Os amantes de Else vão-se sucedendo — Angelika é a terceira filha, nascida em 1927 —, numa altura em que o nazismo começa a ganhar força. Else via-se antes de mais como alemã, a sua ascensão judaica estava em segundo plano. Mas a descida ao inferno avizinhava-se. A vida em Berlim ainda mantinha o glamour, mas já se sentia que algo pairava sobre os judeus. E assim continuou até ao dia em que a Alemanha pareceu entrar em processo autofágico e atrair tudo para o seu centro.

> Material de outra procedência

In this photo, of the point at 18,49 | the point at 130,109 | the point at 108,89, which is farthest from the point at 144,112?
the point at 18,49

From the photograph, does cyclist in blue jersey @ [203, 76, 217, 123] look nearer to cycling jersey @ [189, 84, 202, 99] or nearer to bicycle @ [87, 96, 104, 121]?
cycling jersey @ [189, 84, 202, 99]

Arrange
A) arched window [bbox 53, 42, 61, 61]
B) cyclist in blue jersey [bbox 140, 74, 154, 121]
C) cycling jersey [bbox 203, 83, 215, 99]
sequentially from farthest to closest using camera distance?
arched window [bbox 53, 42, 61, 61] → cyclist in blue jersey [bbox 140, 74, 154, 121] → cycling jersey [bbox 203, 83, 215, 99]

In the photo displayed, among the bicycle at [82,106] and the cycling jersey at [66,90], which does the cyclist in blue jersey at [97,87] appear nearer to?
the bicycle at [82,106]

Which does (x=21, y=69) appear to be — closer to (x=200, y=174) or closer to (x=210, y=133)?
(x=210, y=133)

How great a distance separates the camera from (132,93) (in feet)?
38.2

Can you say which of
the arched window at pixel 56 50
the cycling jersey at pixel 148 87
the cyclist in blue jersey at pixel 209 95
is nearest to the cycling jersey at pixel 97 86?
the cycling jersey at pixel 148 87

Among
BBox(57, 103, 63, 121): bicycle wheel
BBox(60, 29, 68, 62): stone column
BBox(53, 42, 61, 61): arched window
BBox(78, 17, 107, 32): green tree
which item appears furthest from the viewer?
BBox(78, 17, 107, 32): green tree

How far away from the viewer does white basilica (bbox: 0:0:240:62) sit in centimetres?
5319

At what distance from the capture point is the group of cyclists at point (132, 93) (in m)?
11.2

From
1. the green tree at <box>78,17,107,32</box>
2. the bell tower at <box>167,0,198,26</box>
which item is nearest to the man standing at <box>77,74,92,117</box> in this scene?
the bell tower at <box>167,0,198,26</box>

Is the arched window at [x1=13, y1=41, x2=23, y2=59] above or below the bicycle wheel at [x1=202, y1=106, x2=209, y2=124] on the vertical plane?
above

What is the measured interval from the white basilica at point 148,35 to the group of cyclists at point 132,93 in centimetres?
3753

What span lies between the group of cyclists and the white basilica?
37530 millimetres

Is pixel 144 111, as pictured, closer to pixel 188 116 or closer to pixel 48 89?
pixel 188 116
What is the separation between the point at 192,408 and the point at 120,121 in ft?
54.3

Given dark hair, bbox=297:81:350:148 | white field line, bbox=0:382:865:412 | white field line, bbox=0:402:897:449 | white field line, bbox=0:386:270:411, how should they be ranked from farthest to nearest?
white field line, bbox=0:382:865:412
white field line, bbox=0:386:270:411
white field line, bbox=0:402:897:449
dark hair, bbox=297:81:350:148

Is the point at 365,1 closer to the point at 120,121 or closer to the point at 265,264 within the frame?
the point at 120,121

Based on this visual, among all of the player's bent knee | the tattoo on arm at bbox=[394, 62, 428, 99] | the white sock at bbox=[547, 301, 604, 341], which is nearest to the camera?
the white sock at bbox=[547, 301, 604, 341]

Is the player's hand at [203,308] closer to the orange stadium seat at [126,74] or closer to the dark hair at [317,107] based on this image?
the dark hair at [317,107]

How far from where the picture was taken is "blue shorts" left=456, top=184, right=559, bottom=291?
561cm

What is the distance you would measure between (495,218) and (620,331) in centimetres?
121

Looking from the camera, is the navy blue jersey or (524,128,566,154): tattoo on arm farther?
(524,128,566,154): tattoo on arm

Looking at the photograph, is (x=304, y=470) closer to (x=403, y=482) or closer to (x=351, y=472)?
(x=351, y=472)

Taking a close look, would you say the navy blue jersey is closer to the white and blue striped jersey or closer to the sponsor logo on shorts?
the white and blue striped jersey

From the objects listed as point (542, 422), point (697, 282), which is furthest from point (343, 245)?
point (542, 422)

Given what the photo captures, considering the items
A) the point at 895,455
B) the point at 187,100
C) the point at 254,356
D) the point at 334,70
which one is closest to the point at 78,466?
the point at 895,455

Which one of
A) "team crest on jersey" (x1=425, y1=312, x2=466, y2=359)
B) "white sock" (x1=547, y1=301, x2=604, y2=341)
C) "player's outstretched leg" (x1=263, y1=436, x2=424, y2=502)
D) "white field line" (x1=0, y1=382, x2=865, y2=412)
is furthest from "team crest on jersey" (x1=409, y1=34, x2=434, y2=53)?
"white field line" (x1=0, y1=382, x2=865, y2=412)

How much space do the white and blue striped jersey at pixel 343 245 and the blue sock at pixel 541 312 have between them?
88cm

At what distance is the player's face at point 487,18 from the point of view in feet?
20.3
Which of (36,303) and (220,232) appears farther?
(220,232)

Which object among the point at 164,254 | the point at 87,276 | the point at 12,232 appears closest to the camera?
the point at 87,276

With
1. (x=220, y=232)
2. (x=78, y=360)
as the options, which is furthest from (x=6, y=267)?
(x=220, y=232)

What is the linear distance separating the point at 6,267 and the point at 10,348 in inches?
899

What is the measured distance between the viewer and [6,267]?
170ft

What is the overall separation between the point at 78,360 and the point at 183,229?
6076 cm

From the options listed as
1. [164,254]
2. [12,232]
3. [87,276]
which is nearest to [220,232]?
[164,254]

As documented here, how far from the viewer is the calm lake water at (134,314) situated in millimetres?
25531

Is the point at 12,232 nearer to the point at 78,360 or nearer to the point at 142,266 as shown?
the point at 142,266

Entretanto, Else e os filhos conseguem exilar-se na Bulgária. “A Bulgária era a Gata Borralheira da Europa”, escreve Angelika Schrobsdorff, ao mesmo tempo que dá conta das diferenças culturais, desde a limpeza das ruas à organização civil. A partida para a Bulgária foi a derrocada do sonho de uma vida. Que se agravou ainda mais quando o governo búlgaro legislou contra os judeus (com leis semelhantes às alemãs): exigindo o uso da estrela de David nas roupas, e decretando o confisco de bens e de contas bancárias. Mas, pouco tempo antes de ter deixado Berlim, Else tinha-se convertido — “sabe-se lá por que razões”, escreverá a filha — ao credo ortodoxo russo, e essa seria a sua salvação, pois “a igreja era forte” e as leis “não se lhe podiam aplicar”.

Este livro não é, entre outras leituras possíveis, o simples relato de uma vida vivida muitas vezes perto do limite, qualquer que ele fosse — mas é um relato que se projecta e que serve ao mesmo tempo de uma espécie de exercício introspectivo da autora, ao rever nele também a sua vida na relação com aquela mãe que não era igual às outras. A narradora critica-se a si mesma e conta os momentos em que foi injusta com a mãe e em que a julgou, mas não se esquecendo de lhe apontar também as falhas.

Não sendo um livro literariamente impressionante — longe disso —, é uma narrativa quase linear que vai dando eco a uma voz segura que, sem enfeites ou ademanes, consegue prender o leitor e levá-lo a diferentes tempos em Berlim e em Sófia, com a acção a decorrer entre 1893 e 1949.